Prof. Ulrich Eißner von der HfBK betont: „Die Herstellung der ‚Freischütz-Schweinehälften‘ für die Felsenbühne Rathen hat uns als Forschungsteam zunächst mit Stolz und Freude erfüllt. War es doch die allererste theaterpraktische Anwendung unseres entwickelten 3D-Druckverfahrens überhaupt. Und sie funktioniert, auch wenn noch nicht alles perfekt ist. Die Verwendung recycle- und kompostierbarer Materialien stellt nicht nur eine wegweisende Verbesserung der 3D-Drucktechnologie dar, sondern öffnet auch die Tür zu neuen kreativen Horizonten für Bühnenbildner und Künstler. Der Fokus auf Nachhaltigkeit in Verbindung mit modernster Technologie zeigt, dass Kunst und Umweltbewusstsein Hand in Hand gehen können.“
Das Projekt „GreTA“ wird mitfinanziert mit Steuermitteln auf der Grundlage des vom Sächsischen Landtag beschlossenen Haushaltes.
*GreTA – Generative Herstellung von recyclingfähigen Grundstrukturen für die Theaterplastik aus naturbasierten Ausgangsstoffen.
Informationen und Rückfragen an: Prof. Niels Modler (niels.modler@tu-dresden.de), Johanna Maier (johanna.maier@tu-dresden.de), Leopold Dietrich (dietrich@hfbk-dresden.de), Prof. Ulrich Eißner (eissner@hfbk-dresden.de), Carl Ahner (ahner@hfbk-dresden.de)

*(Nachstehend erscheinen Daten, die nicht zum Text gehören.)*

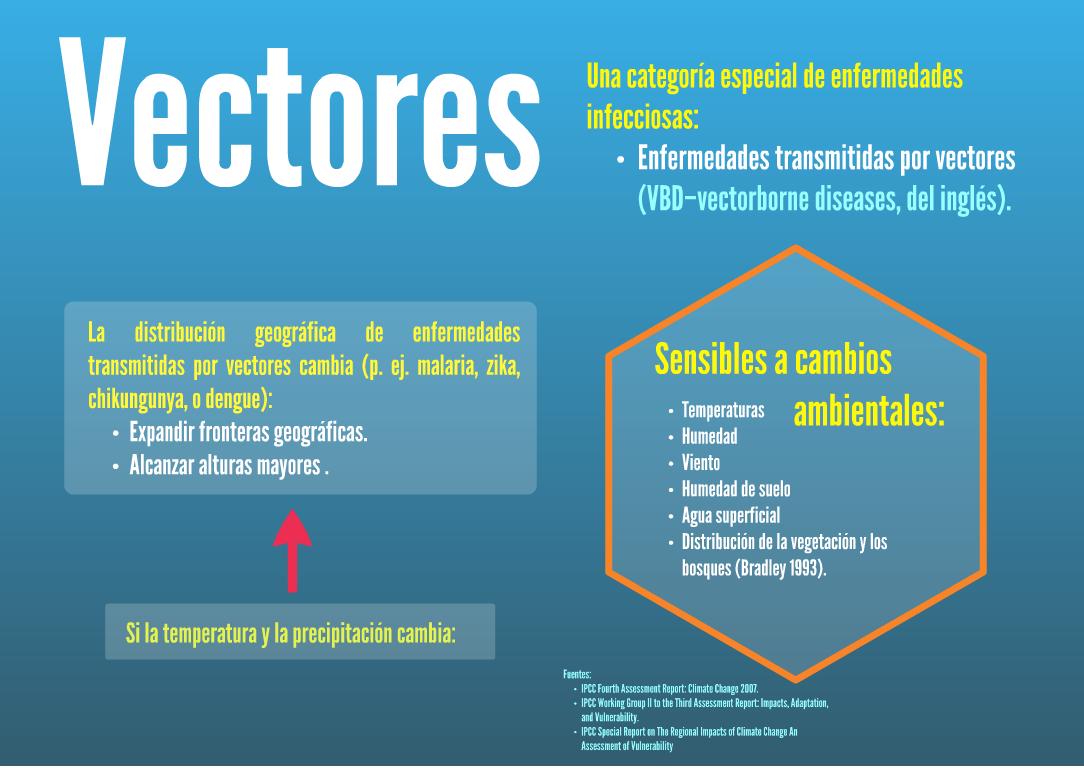 vectors.png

Das Institut für Leichtbau und Kunststofftechnik (ILK) ist eine Forschungseinrichtung der Fakultät Maschinenwesen und der Fakultät Verkehrswissenschaften „Friedrich List“ der Technischen Universität Dresden. Auf dem Gebiet des ressourcenschonenden Leichtbaus hoher Material- und Energieeffizienz führen rund 240 Mitarbeiter:innen umfangreiche Forschungs- und Entwicklungsarbeiten durch. Die Arbeit am ILK ist geprägt vom Dresdner Modell des funktionsintegrativen Systemleichtbaus in Multi-Material-Design und basiert auf einem werkstoff- und produktübergreifenden Ansatz. Die Wissenschaftler:innen des ILK betrachten bei der Entwicklung neuer Konzepte, Prozesse und Produkte die gesamte Entwicklungskette: Werkstoff – Konstruktion – Simulation – Fertigung – Prototypentests – Qualitätssicherung – Kosten. Indem sie sich dabei am Konzept des Neutralleichtbaus orientieren, werden neben den klassischen, technischen und ökonomischen Aspekten auch die ökologischen Parameter sowie Fragestellungen unserer globalisierten Gesellschaft auf jeder Stufe dieser Kette integriert. Geleitet wird das ILK von Prof. Dr.-Ing. habil. Maik Gude (Professur für Leichtbaudesign und Strukturbewertung, Vorstandsmitglied) und Prof. Dr.-Ing Niels Modler (Professur für Funktionsintegrativen Leichtbau, Vorstandsmitglied/Sprecher des Vorstandes).